Study questions:
1 - In the post about weather and bikes, list the three things the writer says they were without while working outdoors in the full sun in southern Alberta.
2 - According to the post about weather and bikes, how much trail did the writer and Roy still have to cover to reach the next town?
3 - Pick up the post about weather and bikes after its last sentence and continue it.

Text shown:
--*--
Tuesday, June 10, 2014

Weather and Bikes

This piece may be chosen for an anthology of cycling called BESPOKE to be published soon

In my mid twenties I was sent to southern Alberta to work for a couple of days outdoors.  New to the west, it was a surprise to me that the province had a desert like area.  Dry sand, cactus and no trees.  Being outside in the full sun with no water, no hat and no sunscreen, it was no wonder that I suffered a sunstroke - mind you, I didn't know what was wrong with me at the time.

Southern Alberta

Driving back to Edmonton, my vision was blurred.  In fact I was seeing double.  Frequently I had to pull off the highway, lurch out of the vehicle and vomit on the side of the road then stagger back to the car and continue driving.  A sharp, pounding headache made concentrating on the road difficult.  Getting home, my girlfriend made me say in bed for a couple of days when she say how terrible I looked.

39 degrees in the sun

Years later, on a bikepacking trip with my friend Roy in south eastern British Columbia, we were cycling in 39 degree temperatures with no opportunity for shade.  I began to feel woozy.  Recognizing the symptoms I told my friend that I'd have to cool off or we'd have to stop for the night right here. Our water had almost run out and we still had 10 kilometers of trail to negotiate to the next town.  One saving grace was that the route to the town meant riding off the trail and down a steep, paved road where without any trouble, you could hit 50+ kilometers and hour.  The airflow created by such speed would help to cool me off.
--*--
Extracted material:

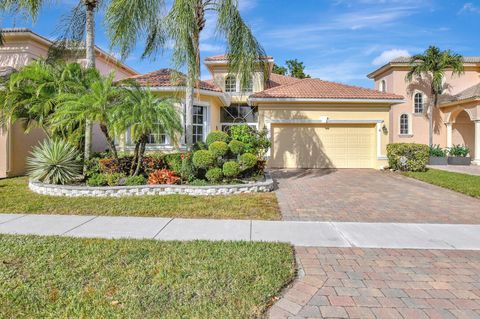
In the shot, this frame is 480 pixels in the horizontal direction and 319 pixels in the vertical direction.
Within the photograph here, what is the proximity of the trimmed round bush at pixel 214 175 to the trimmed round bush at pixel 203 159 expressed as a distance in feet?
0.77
--*--
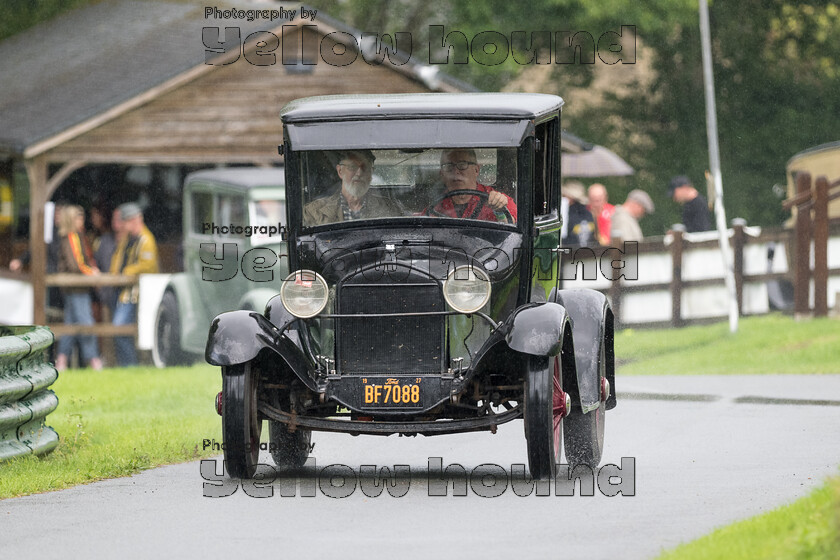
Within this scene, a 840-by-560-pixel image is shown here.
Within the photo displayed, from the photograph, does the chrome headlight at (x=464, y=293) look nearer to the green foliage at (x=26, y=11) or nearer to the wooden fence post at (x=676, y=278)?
--*--
Your written answers:
1 - Water, a hat, and sunscreen.

2 - 10 kilometers.

3 -
Once in town we pulled into an air conditioned grocery store where I grabbed a tall can of beer which I began to rub all over myself during the hour we wandered the aisles of the store. Taking my helmet off, I stroked the cold can across my damp head.  Then my arms, my shouders and my torso.  When it came time to pay at the till, I discovered that my cold beer was now a warm beer.  I debated what to do.  Should I shove the beer back into the cooler and grab a cold one off the shelf?  Who's going to know that this can had been all over my body?  (Other than the odd strand of hair caught in the pull tab).
Hand held A/C

Quick thinking pointed out to me that ethically, I had used the beer so I should pay for it.  Besides, after three more hours of climbing to our campsite, any kind of beer, warm or not was going to be welcome!